Some Proof that a BJU "Education" isn't Worth Much

If you think you’re being funny and original, you clearly have not seen enough internet porn.

I’m a member of my church (obviously) and I have no problem with that.

Hey, I started the thread and I thought that the next time I looked at the forum’s thread list!

Which is kind of my point about their point.

:confused: No it isn’t, Monty.

Just because women are enjoined to keep quiet in church doesn’t mean they are enjoined from preaching and/or evangelizing.

It’s not a question of priority. You can separate faith from secular politics in the same way that you can separate faith from science.

I can’t remember Monty ever indicating that a political candidate’s particular faith (or lack thereof) made any difference to how he evaluated them (unless maybe they’re a nazi or something). He’s not guilty of any hypocrisy here.

Not to mention Oral Roberts…

Well, honestly, the woman in the OP is no more crazy than any other ‘single issue’ voter. There are voters on both sides of the aisle who evaluate their voting choice based on abortion, or gun control, or race relations, or whatever.

Single issue voting is, to me, stupid in the extreme. No candidate is all of a piece.

Wow. Perhaps you should tell some of the fundied out types that little bit. I’ve actually heard them preach that it’s a terrible sin for women to preach.

And, yet again, my point is that whatever “the church” has going on has nothing to do with the government. There’s that whole SOCAS thing we’re supposed to have.

Well, we’re talking about people who don’t accept that, aren’t we?

I repeat: The hostility a large number of American Christian conservatives have to Romney just because he is a Mormon is not going to change. Not by 2008. It will take many more years for them to come around to thinking of religious-conservative Mormons as being on the same side as themselves; look at how long it took for conservative Protestants to ally with conservative Catholics.

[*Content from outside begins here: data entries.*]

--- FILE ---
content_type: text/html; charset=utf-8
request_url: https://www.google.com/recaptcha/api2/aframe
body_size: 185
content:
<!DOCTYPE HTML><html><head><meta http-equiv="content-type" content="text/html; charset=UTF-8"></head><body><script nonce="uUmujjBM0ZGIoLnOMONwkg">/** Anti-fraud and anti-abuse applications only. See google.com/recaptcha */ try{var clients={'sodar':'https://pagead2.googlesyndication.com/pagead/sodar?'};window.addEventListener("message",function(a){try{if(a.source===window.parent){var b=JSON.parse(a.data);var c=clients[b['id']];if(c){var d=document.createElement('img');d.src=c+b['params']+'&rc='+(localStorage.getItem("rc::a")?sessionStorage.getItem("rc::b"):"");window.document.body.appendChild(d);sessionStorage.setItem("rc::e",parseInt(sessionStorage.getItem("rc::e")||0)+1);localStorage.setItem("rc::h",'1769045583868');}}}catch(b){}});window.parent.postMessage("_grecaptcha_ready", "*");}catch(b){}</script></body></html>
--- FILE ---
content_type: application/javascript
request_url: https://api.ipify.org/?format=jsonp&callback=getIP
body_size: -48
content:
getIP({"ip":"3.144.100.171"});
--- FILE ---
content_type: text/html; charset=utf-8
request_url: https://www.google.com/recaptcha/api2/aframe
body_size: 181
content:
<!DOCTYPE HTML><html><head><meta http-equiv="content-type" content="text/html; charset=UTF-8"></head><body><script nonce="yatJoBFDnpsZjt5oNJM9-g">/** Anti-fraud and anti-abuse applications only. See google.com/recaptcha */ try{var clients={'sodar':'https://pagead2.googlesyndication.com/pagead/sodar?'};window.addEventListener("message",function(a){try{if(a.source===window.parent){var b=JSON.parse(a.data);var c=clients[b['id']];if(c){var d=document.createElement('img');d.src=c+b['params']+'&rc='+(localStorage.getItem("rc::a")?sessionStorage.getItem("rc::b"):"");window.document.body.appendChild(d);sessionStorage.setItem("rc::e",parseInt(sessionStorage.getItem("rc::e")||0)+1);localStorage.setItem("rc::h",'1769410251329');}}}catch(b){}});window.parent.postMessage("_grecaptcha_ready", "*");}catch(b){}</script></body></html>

No - you can. Doesn’t mean everyone can.

If I believe God is telling me to vote a particular way for a particular reason, do I say, “yassuh, God, you’re Lord of everything,” or do I tell God about SOCAS, and explain to Him that the Constitution of the country I happen to live in has limited His dominion to nongovernmental matters in that country?

It’s not a question of hypocrisy; it’s a question of first principles.

Educate me here, please: doesn’t America’s much-vaunted Constitution guarantee freedom of religion? So why his being a Mormon at all relevant?

Because people can vote for whatever reasons seem good to them.